Dr. Sabine Ladstätter of the Österreichischen Archäologischen Institut (ÖAI)/Austrian Academy of Sciences will examine Ephesos, the capital city of the Roman province of Asia, both the seat of the regional administration and an important transportation hub between the Aegean and Anatolia. Its lifeline was without doubt the harbor, which received a monumental structural framework. Local élites were comprised of wealthy shipowners and merchants, who profited from the exceptional position of the city and who embellished it via endowments. The sanctuary of Artemis of Ephesos also contributed to the commercial power of the region and served as a secure bank for deposits and a site of business transactions. The basic conditions were therefore precisely favourable for the advancement of Ephesos to one of the largest metropoleis of the ancient world.

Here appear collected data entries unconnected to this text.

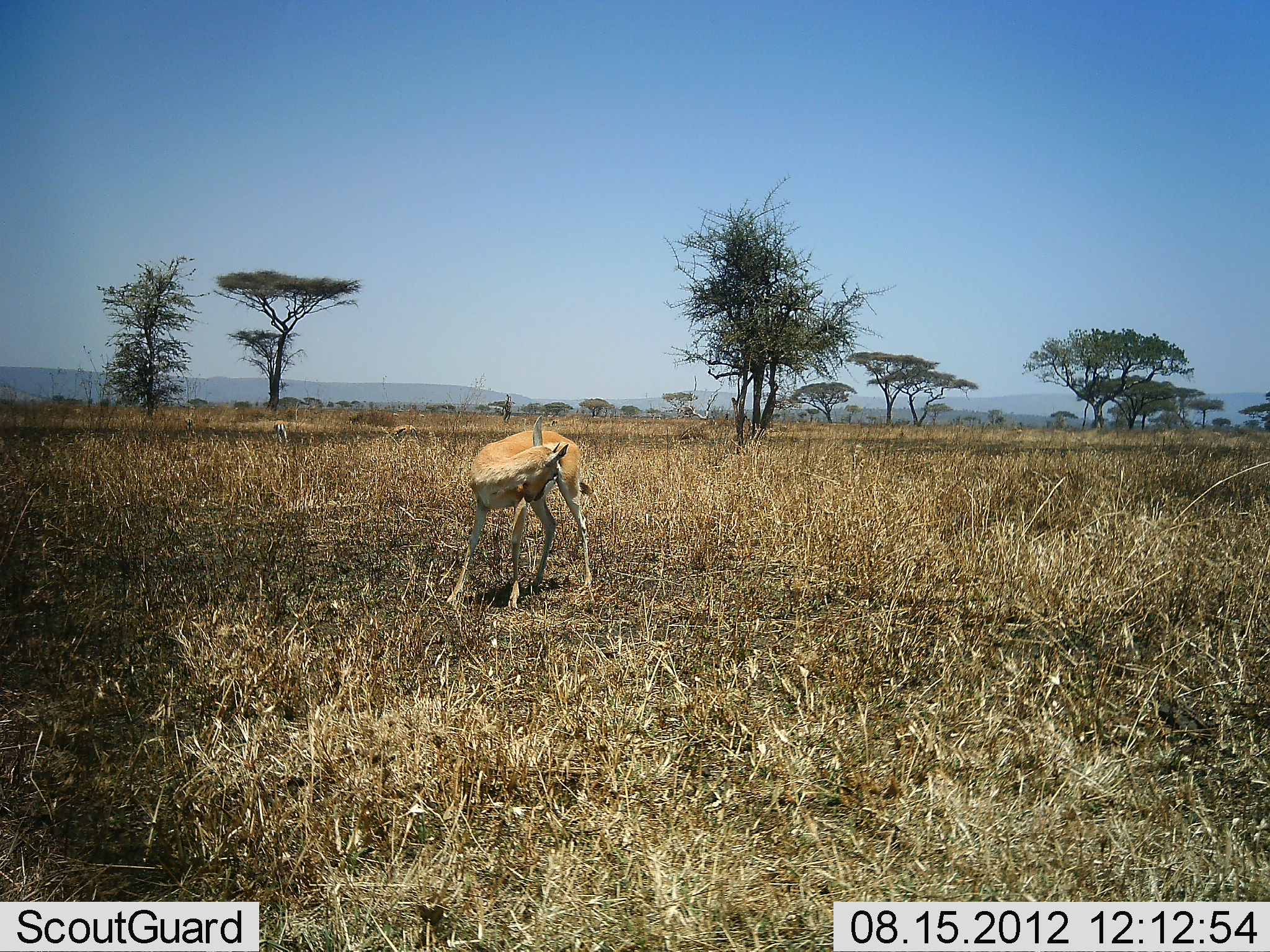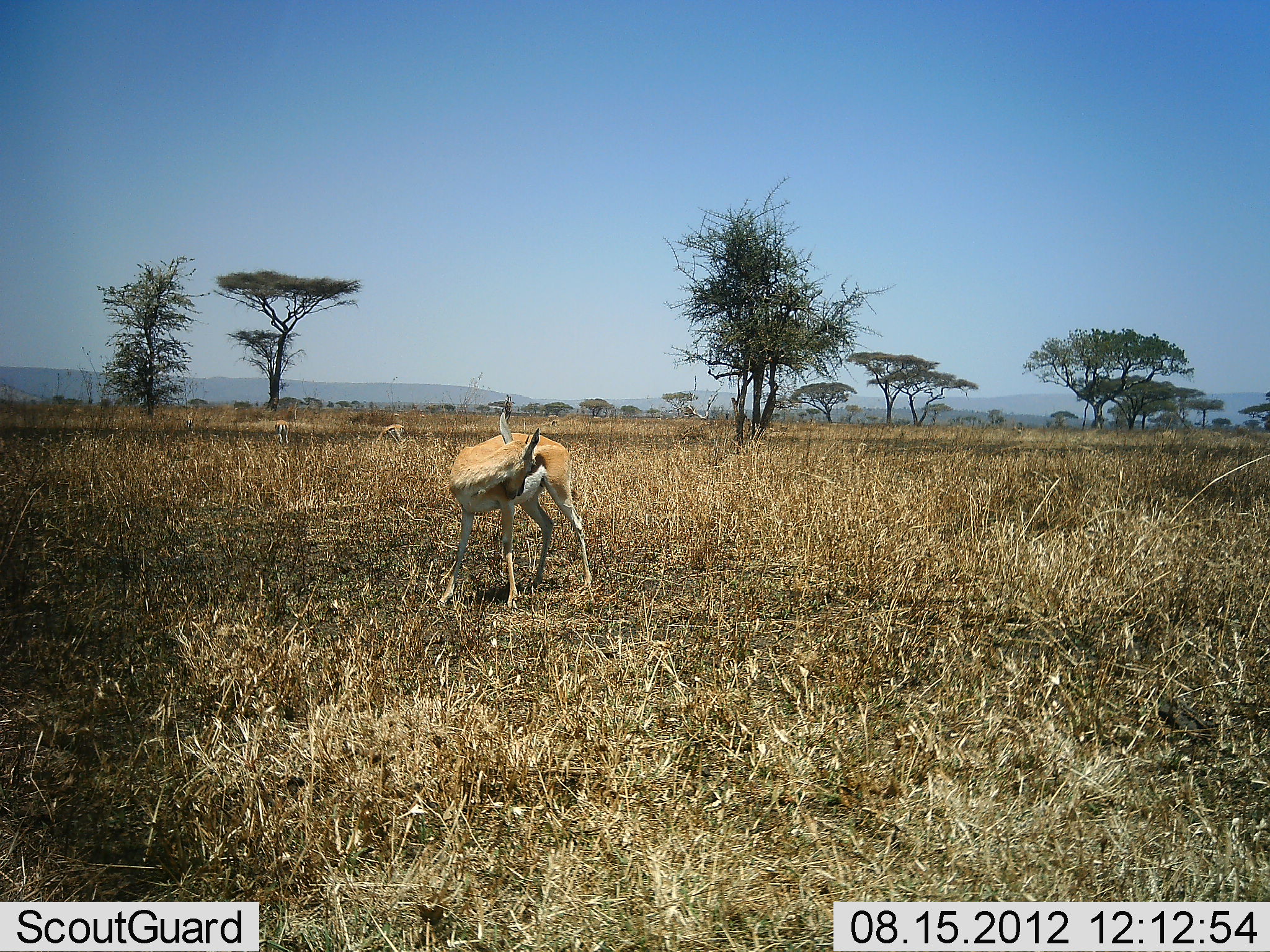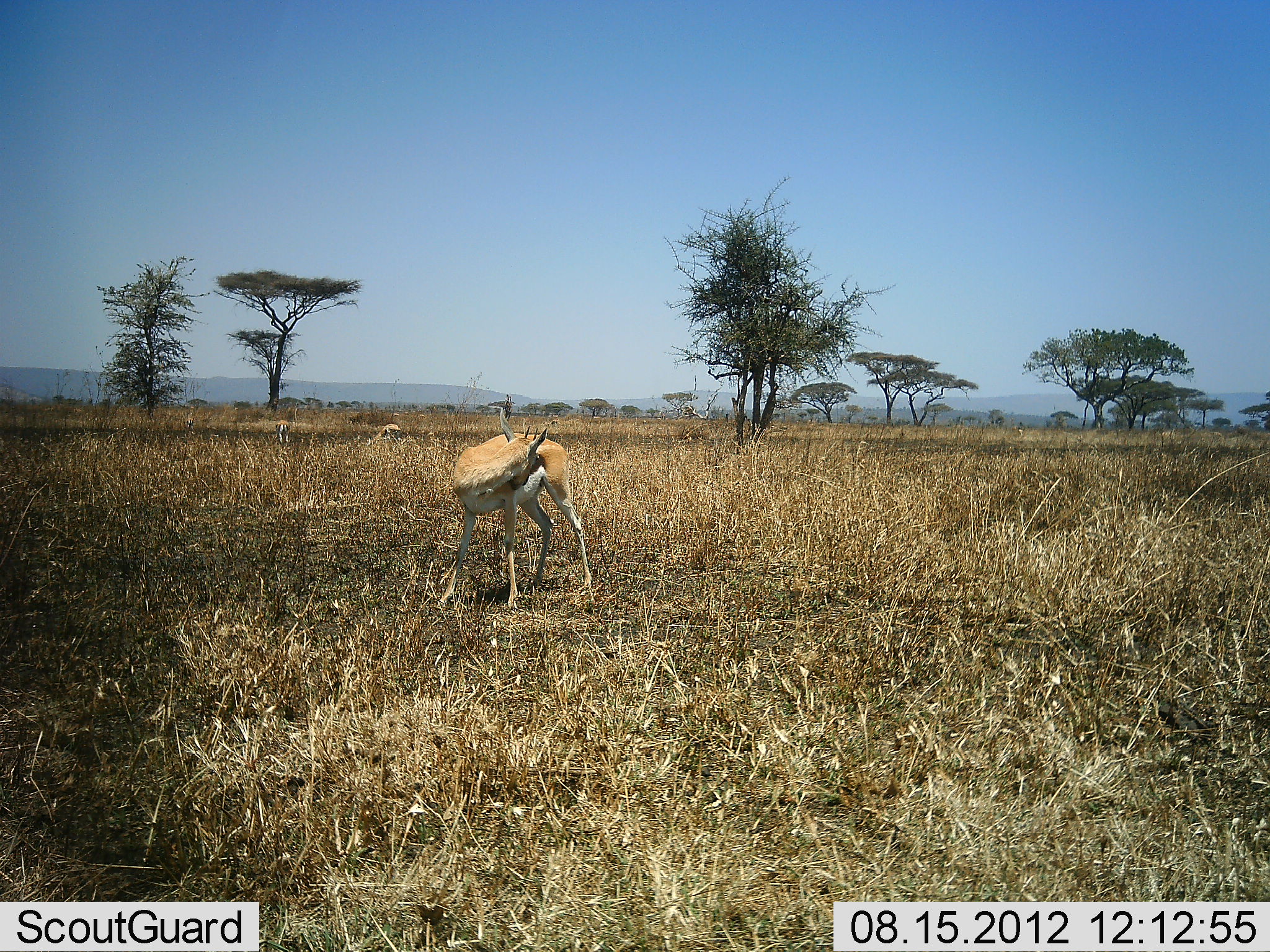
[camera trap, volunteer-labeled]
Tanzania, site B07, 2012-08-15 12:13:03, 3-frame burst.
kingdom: Animalia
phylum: Chordata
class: Mammalia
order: Artiodactyla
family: Bovidae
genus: Eudorcas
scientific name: Eudorcas thomsonii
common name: thomson's gazelle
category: gazellethomsons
Gazellethomsons (thomson's gazelle) (Eudorcas thomsonii), count 1. Behavior (volunteer vote fractions): standing 100%, resting 0%, moving 0%, interacting 0%. Young present (vote fraction): 0%. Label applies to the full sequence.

Title: Ephesos: City, Harbor, Hinterland
Date: Thursday, 2. April 2020 7PM
Location: University of Colorado, Boulder (USA), Eaton Humanities, 150,
1610 Pleasant Street, Boulder, CO 80309
Photo credit: OeAW/Daniel Hinterramskogler
Sabine Ladstätter studied Classical Archaeology, Prehistory, Protohistory and Ancient History at the Universities of Graz and Vienna with a Doctoral degree at the University of Vienna in 1997. Between 1997-2007 she held the position of Research Assistant at the Institute for the Cultural History of Antiquity at the Austrian Academy of Sciences. After her Habilitation at the University of Vienna in 2007 she moved to the Austrian Archaeological Institute, where she became the director in 2009. Awards for Scientist of the Year in 2011 in Austria, and for the best popular scientific book in Austria in 2014, are proof of her engagement in the areas of scientific communication and public outreach. She is a member of the German Archaeological Institute, the Archaeological Institute of America and the Archaeological Institute of Bulgaria. Guest professorships at the Ecole Normale Superieur de Paris (2016) and Stanford University (2019) underscore her engagement in the fields of education and teaching, also attested by her supervision of academic degrees at a variety of European universities. Sustained by an interdisciplinary research approach, she is involved with economic- and landscape archaeology, as well as with the documentation and preservation of archaeological cultural heritage.